A wide range of new cybersecurity laws proposed in U.S. Congress do not go far enough in imposing costs on businesses that do not take sufficient preventative actions to defend against ransomware, but then rely on government support to recover losses and recover from the damage. The 2021 NDAA grants CISA additional cyber authorities and creates reporting requirements for cyber-crime, but does not act to unify federal ransomware response.[23]  Senator Gary Peters (R-MI) stated in October 2021 that ransomware ‘changed the equation’ regarding threats to the homeland, and that new bills will need to be passed.[24] Competing counter-ransomware proposals by Elizabeth Warren (D-MA) and Marco Rubio (R-FL) suggest  leveraging the existing ransomware task force efforts and mandating victim reporting to CISA, developing ransomware exchange standards to aid attribution, and enhancing intelligence collection on ransomware threats.[25] These reporting requirements and authorities do not go far enough to force businesses to proactively harden their networks – fines should be leveraged and government support should be contingent on cooperation and prevention. Ransomware insurance should be regulated to prevent it becoming a backstop that makes ransomware more profitable. Ransomware mediation firms should be regulated for their close contacts with ransomware groups that may amount to collusion. Further, sanctions on legal entities that launder significant profits from cyber-crime should be sanctioned and international cooperation against ransomware should be strengthened to ensure ransomware operators are arrested or extradited. Offensive cyber operations must remain an option to shut down ransomware operations and seize cryptocurrency from jurisdictions where arrests are unlikely. Policymakers must continue to ramp up counter-ransomware efforts before the next critical infrastructure ransomware attack becomes deadly, as any ransomware group could potentially be paid to deploy lethal malware (also known as ‘kill-ware’) to increase coercive power, as threatened in the water treatment attacks.[26]

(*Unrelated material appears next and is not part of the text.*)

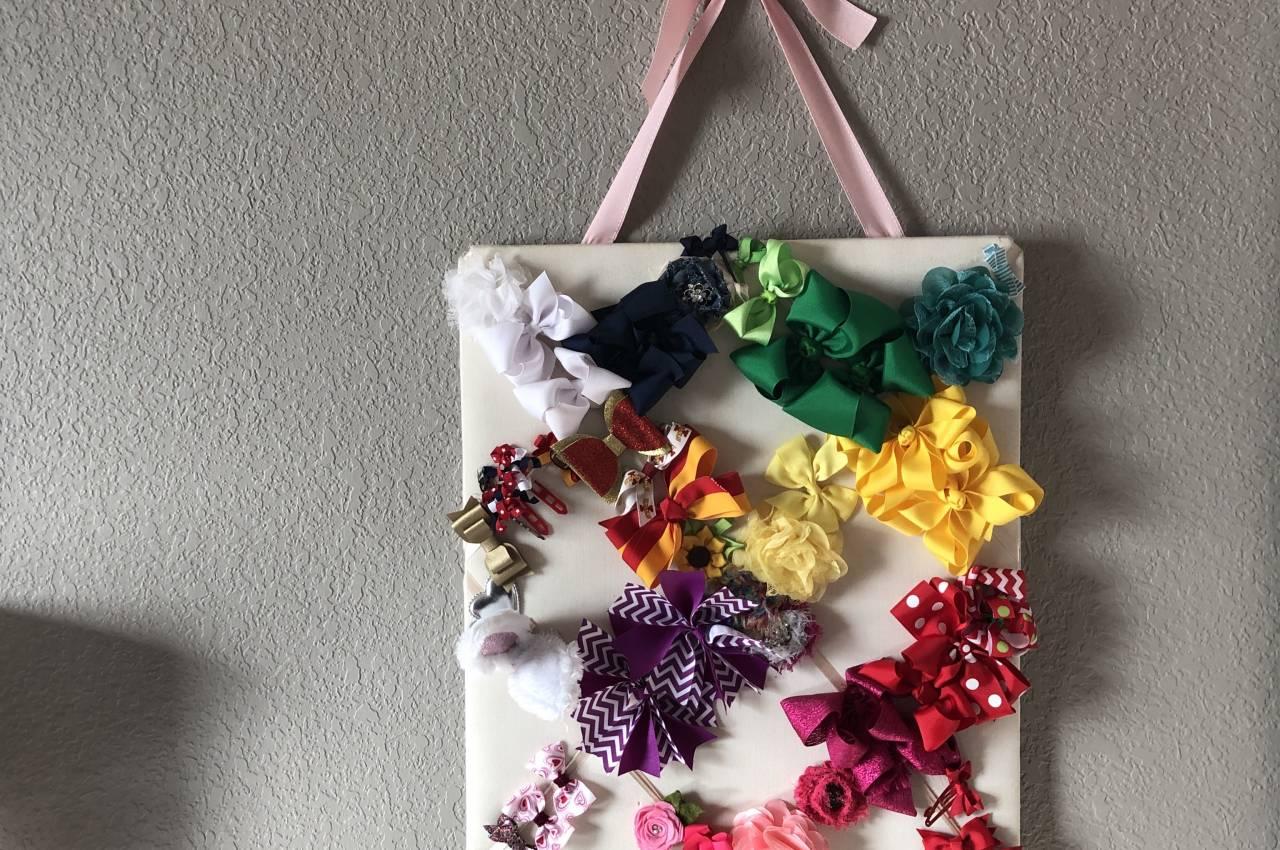 simple DIY hair bow holder idea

If the present is any indication, the private sector will continue to lag in implementation of costly cyber infrastructure standards until compelled by regulators. Future cyber-criminals are likely to use artificial intelligence to increase the complexity and scope of their operations. Ransomware groups are also likely to become mercenaries and proxies in future conflicts. Scalable public-private partnerships for defense networks, counter operation to impose costs, norms, international treaties and cooperation, and insurance industry standards are needed today to mitigate the threat. Like many of the problems the era of strategic competition poses, the best-case scenario is managing the problem; the rise of ransomware will end with the fall of its fortunes.